The exercise program is delivered in a group-based setting, but one-on-one training sessions are possible on demand. The exercise sessions are offered once a week for 45-60 minutes within a gym at the Children’s Hospital. Exercise sessions are conducted by a sports therapist/scientist. Training sessions include endurance, strength and coordination exercises, as well as relaxation and cooperative games in order to account for psychosocial aspects while always taking the specific needs and situations of childhood cancer patients into consideration (see Table 1 for an exemplary exercise session and (2) for a detailed description). The training program is paused if children present with thrombocyte levels <20,000/ml; anemia (hemoglobin <8 g); bone metastases; pulmonary disease (50–75% forced expiratory volume in 1 s) or suffer from fever >38°C; nausea/vomiting; pain; dizziness; circulatory complaints or infections.
Safety is evaluated by documentation of adverse events that were related to participation in the exercise sessions and resulted in interruption or discontinuation of the program. Muscle soreness and mild fatigue were not defined as adverse events as these can be expected after exercising.
Attendance is calculated as (number of attended sessions/number of offered sessions)*100. The average duration of program participation and the average number of program participants per month is also evaluated.
If childhood cancer patients had a second course of medical treatment due to a recurrence of cancer and then re-started the exercise program after cessation of their second course of inpatient medical treatment, only data for the duration of participants’ first program participation is analyzed although they were allowed to participate again. Moreover, if program participants were forced to take a break from program participation for more than 8 weeks (i.e. due to injury, school internships), this time period is also excluded from the analysis.
Barriers to Attendance
To determine potential barriers, the percentage of missed training sessions is calculated as (number of missed training sessions/number of offered training sessions)*100 for each participant. Moreover, main reasons for non-attendance are analyzed by calculating percentages (number of missed training sessions due to reason)/(number of missed training sessions)*100 for each patient. All patients who discontinued participation in the exercise program received a brief questionnaire asking why they stopped participating. This questionnaire was administered once to program participants at the end of participation.
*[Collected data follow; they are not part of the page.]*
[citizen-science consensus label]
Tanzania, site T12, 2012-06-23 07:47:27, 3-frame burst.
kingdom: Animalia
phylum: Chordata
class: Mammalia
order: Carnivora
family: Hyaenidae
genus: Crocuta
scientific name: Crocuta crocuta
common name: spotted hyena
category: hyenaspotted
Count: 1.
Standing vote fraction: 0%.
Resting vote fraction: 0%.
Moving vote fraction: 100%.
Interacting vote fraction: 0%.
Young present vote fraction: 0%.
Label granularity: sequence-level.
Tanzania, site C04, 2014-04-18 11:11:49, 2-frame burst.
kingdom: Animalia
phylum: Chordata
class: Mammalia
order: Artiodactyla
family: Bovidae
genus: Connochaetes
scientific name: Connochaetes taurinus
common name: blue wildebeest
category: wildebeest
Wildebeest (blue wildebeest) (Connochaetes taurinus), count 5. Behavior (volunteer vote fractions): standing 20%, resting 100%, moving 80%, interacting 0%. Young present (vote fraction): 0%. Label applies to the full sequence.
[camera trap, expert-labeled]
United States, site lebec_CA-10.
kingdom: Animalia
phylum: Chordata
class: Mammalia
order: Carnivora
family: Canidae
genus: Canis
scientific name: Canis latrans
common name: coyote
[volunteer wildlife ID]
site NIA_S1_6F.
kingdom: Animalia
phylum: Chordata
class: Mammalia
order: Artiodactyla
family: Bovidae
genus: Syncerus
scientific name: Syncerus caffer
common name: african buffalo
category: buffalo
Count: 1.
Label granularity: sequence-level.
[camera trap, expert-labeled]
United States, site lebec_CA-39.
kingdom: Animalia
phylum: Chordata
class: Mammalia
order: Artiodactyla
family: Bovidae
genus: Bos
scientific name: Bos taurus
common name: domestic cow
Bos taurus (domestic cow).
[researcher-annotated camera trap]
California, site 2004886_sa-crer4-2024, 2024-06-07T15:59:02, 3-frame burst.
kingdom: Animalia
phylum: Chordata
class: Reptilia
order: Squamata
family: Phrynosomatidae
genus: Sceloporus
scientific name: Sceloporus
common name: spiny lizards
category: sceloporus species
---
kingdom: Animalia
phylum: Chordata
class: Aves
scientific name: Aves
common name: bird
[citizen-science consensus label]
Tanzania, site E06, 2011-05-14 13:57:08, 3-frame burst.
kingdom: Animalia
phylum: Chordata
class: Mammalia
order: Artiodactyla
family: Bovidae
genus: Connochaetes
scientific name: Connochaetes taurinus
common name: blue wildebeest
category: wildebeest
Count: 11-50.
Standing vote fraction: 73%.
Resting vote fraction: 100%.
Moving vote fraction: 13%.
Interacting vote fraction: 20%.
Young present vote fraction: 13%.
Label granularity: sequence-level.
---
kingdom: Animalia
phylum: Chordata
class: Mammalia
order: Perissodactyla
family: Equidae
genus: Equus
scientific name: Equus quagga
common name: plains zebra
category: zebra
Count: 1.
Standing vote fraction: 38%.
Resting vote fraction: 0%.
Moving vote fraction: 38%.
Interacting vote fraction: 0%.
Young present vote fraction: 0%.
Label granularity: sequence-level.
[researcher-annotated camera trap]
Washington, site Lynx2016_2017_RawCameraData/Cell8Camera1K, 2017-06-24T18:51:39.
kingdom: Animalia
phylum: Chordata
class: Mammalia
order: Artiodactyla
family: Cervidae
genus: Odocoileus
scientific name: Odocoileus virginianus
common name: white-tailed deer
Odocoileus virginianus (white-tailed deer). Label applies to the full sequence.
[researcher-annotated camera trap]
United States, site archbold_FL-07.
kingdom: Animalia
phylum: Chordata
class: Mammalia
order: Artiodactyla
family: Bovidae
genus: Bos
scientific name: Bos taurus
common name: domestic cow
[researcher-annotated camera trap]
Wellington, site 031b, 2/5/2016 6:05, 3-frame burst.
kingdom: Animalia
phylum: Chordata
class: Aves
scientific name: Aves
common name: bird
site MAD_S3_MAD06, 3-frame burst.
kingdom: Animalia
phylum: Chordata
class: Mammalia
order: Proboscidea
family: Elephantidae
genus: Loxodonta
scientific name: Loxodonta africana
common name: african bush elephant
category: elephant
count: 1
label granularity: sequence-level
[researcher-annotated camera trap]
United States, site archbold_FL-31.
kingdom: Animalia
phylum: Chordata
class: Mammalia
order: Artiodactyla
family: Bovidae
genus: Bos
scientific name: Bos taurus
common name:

As the exercise program aims to promote reintegration into regular, non-cancer-specific PA, our brief questionnaire included additional questions asking whether participants (i) took part in physical education at school/kindergarten, (ii) were active in a sports club and/or (iii) engaged in another type of sports after completing the program. Other data collection: Anthropometric measures and medical data for all program participants are reported.
Descriptive analysis was used to describe the study sample and evaluate parameters of attendance, barriers to attendance and PA-reintegration using IBM SPSS Statistics 26.
Between May 2012 and May 2017, 48 patients received medical clearance to participate in the exercise program. Of these 48 patients, 35 agreed to participate. However, three patients joined only one exercise session and were excluded from the analysis. Thus, 32 childhood cancer patients (patient group, PG) were included resulting in an overall program participation rate of 66.67%. Twelve patients were accompanied by one or more healthy sibling(s)/friend(s) resulting in 14 healthy children (healthy group, HG) participating in the exercise program. Since the program enrolls new participants on an ongoing basis, 23 patients and 7 healthy children had finished their program participation while 9 patients and 7 healthy children were still participating by May 2017. Most childhood cancer patients participated in the group-based program (n=25), while 7 received individual training sessions. Only one healthy child joined his/her sibling in the individual program, while 13 joined the exercise groups. Detailed characteristics of program participants are presented in Table 2.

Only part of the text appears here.